Ahmet Altan’ın Zarlar’ı hep düşeş…
Sevim Şentürk, Ahmet Altan’ın son romanı Zarlar üzerine yazdı: "Ahmet Altan, devlet denen aygıtın kimlere hangi amaçla nasıl maşalık yaptırdığını ibretlik bir biçimde anlatıyor. Evet romancı; zarları ölümü unutmak için atanların, hayatın dışına nasıl çıktıklarını anlatıyor."

Şüphesiz; Kılıç Yarası Gibi/İsyan Günlerde Aşk/Ölmek Kolaydır Sevmekten, modern Türk edebiyatının en güzel üçlemelerinden. Ahmet Altan’ın son romanı Zarlar, birbirine nehirler gibi dolanan ve sonunda aynı yere dökülen bir çatal ağzını hatırlatıyor. Yazar burada, üçlemenin ilk kitabını yazarken ara verdiği, Tehlikeli Masallar’ı yayımladıktan sonra tamamladığı büyük anlatısında eksik kalanı tamamlamış sanki. Olay yine; İmparatorluğun en uzun yüzyılını kapsayan ve dalları yirminci asrın başlarına uzayan vakitlerde geçiyor çünkü. ‘Gerçek olaylardan esinlenilmiştir’ ikaz lambasının ışığı altında başlayan kurgu, Osmanlı Devleti’nin en kudretli başbakanlarından Mahmud Şevket Paşa etrafında örülmüş. İkinci Meşrutiyet devri sadrazamlarından olan ‘Arap Paşa’, 1909’da gerçekleşen 31 Mart Vakası sonrası Selanik’ten yola çıkan Hareket Ordusu’nun İstanbul’da kumandanı olur, nüfuzu ve karizmasıyla Sultan Hamid’i alt eder, Âkif’in tabiriyle “Yıldız’daki Baykuş”un istibdadını devirir. Meşhur 1913 Babıali Baskını sonrası iktidarı ele geçiren İttihatçıların tayin ettiği sadrazam ondan başkası olmaz. Ancak zamanla İTC ile ters düşer ve gücü kendinde toplaması Paşa’nın da sonunu getirir.
Bir Devam Filmi…
İşte Ahmet Altan, Osmanlı İstanbul’unun namlı kabadayılarından Arif’in gölgesinde yetişmiş Ziya’nın ekseninde bir tarih anlatıyor bize. Romanda, Mahmut Şevket Paşa suikastını işleyecek olan Ziya’nın ışığı nasıl gittikçe kısılıyor, büyük bir heyecanla takip ediyorsunuz. Dediğim gibi kurgu, yazarın üçlemesinde kıyıda kalmış kimi detayları da misafir ediyor. Örneğin, “O dönemlerde, sırmalı apoletleri, göğsü madalyalarla dolu üniformaları olan paşaların çoğunun kendi bağlı çeteleri vardı.” cümleleri, İsyan Günlerinde Aşk’taki diyalogların hatırlatması.
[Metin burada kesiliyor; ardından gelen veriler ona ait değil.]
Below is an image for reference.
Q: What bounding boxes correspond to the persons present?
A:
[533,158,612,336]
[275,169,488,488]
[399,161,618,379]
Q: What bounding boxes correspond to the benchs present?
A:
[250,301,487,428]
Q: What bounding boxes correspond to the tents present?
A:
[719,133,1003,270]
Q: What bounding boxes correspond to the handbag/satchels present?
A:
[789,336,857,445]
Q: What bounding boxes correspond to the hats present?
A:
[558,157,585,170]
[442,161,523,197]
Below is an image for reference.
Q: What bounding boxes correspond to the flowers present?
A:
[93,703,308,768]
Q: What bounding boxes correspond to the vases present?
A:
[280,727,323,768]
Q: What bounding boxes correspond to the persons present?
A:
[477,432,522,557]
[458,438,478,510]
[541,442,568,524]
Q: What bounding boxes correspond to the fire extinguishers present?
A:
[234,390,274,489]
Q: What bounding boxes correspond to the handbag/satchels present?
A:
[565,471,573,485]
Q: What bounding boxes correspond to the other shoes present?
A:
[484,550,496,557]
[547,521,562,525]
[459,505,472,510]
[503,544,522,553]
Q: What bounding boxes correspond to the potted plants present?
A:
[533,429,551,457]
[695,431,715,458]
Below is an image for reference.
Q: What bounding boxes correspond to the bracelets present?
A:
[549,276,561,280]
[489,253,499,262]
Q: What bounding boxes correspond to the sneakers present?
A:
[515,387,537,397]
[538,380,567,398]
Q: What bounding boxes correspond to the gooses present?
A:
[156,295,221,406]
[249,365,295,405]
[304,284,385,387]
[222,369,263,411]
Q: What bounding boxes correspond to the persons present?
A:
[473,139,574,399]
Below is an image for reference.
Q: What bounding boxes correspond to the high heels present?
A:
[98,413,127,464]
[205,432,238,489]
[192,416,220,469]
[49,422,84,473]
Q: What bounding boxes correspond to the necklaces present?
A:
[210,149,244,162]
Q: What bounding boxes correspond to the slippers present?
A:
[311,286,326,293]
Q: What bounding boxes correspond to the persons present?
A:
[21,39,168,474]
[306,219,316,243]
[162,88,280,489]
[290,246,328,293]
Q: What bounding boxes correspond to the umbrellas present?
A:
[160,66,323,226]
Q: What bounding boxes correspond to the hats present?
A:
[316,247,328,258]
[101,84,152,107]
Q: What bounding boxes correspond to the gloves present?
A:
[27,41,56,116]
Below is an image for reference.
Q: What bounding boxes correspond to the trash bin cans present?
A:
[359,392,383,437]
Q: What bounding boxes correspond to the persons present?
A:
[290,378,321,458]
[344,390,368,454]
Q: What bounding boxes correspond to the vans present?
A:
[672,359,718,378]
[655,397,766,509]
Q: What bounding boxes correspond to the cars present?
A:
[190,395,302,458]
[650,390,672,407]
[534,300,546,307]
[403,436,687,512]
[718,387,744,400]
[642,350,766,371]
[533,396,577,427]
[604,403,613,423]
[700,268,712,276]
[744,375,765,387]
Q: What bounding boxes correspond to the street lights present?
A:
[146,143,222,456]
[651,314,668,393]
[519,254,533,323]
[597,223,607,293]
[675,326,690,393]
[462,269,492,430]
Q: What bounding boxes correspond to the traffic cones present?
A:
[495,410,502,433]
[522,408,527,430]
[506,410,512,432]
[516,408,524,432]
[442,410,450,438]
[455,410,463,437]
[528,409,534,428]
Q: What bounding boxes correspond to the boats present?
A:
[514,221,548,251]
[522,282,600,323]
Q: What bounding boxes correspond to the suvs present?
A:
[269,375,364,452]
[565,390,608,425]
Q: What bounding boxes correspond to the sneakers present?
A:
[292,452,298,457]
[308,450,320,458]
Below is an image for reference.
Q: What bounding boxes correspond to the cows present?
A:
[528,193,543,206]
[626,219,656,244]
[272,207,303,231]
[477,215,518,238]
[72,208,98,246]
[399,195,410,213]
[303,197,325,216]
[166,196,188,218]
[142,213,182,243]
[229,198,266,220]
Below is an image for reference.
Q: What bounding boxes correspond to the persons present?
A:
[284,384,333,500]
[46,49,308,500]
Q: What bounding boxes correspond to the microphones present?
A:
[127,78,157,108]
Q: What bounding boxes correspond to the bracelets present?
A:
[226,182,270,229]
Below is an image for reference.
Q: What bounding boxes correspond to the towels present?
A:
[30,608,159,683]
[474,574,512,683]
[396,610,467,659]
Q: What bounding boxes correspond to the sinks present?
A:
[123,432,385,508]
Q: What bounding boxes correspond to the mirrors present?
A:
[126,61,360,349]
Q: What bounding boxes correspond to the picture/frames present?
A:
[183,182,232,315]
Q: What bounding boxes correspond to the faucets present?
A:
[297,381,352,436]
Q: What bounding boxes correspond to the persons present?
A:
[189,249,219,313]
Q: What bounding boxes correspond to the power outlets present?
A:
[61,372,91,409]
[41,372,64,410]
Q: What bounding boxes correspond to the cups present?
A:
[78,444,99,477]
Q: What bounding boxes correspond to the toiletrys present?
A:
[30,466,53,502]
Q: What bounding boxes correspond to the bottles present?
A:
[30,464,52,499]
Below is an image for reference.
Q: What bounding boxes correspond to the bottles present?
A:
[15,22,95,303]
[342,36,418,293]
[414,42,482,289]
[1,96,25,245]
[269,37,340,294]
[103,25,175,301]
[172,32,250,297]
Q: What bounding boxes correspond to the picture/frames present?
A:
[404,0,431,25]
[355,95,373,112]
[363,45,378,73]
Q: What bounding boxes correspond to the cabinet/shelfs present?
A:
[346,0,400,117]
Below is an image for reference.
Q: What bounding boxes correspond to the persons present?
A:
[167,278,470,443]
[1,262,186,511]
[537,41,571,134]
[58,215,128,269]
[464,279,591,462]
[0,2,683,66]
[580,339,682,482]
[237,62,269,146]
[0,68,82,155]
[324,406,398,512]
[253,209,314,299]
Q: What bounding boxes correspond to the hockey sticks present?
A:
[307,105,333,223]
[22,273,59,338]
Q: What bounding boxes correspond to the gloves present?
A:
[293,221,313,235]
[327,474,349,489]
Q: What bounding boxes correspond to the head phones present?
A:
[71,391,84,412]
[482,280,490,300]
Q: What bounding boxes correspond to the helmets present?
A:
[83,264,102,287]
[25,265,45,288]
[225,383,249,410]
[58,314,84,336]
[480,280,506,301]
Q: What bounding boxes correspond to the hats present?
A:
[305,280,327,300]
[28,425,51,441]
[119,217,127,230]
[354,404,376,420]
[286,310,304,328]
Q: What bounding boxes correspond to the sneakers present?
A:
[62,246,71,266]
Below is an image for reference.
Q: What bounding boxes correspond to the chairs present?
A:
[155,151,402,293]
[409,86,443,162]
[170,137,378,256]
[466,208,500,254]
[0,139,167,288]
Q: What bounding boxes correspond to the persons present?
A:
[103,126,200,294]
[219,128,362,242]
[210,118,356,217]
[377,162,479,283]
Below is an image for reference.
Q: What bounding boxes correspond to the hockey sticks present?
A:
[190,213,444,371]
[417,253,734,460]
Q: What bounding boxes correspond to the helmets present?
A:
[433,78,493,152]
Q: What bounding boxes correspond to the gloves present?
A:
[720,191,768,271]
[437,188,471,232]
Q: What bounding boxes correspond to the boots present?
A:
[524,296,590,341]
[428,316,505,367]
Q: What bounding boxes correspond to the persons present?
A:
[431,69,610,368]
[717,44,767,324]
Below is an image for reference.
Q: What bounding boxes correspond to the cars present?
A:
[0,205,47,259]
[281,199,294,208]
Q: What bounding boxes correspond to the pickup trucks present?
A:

Kanlı Karanlık ya da Kaderin Elleri
Yazarın; “Kimi zaman ölüm öyle bir gelir ki hayatı, hayatın kendisinden bile daha kuvvetli biçimde değiştirir.” kehanetiyle sahneler akmaya başlıyor. Ziya; ağabeyi Arif Bey’i vuran padişahın Arnavut tüfekçilerinden bir diğer ünlü kabadayı Matlı Mustafa’yı, yargılama esnasında kör ve soğuk bir coşkuyla öldürür. Bu arada Ziyalar, dönemin Çerkes lobisini temsil ediyordur, hâliyle onun Saray’a mensup bir Arnavut silahşor tarafından vurulması, basit bir cinayetten daha büyük bir dalgalanmalar yaratır. Altan’ın da dediği gibi kavimler arası husumet, endişe verici bir siyasal çekişmeyi gözle görünür hâle getirir. Bir başka mahkemenin neticesinde Ziya, duvarlarından ‘Aldırma Gönül’ şiiri çıkacak olan Sinop Hapishanesi’ne yollanır. “Anadolu’nun Alkatrazı” olarak anılan bu mahpushanede, katillerin aynı usullerle içeride de işledikleri cinayetlerin kokusu her yanı sarmıştır. Ziya, İstanbul’dan taşıdığı kanlı karanlığını, mahkûmların ortasına serer. Matlı’yı vuran bu genç, kumarı ilk kez burada keşfeder ve elleri kaderini belirleyecek zarları tutmaya başlar. Kumarın parayla oynandığını; ama parayla alakası olmadığını sonradan anlayacaktır. Bu arada hapishane müdürü, kendisini odasına çağırır. Devletlülerden Çerkes Mehmed Bey, sonraki kaçış planını hemşerisine anlatır ve Ziya neden sonra İskenderiye’ye giden bir zahire gemisine atlar ve yeni hayatına başlar. Burada kadınları ve kumarın batınına dâhil olur. Eşraftan Doktor’un kızı Nora’da kendisinde ilk defa zuhur eden bir hastalık gibi, aşkı tanır. Ama vuslat olmaz; çünkü Ziya yeniden İstanbul’a, baba ocağına döner.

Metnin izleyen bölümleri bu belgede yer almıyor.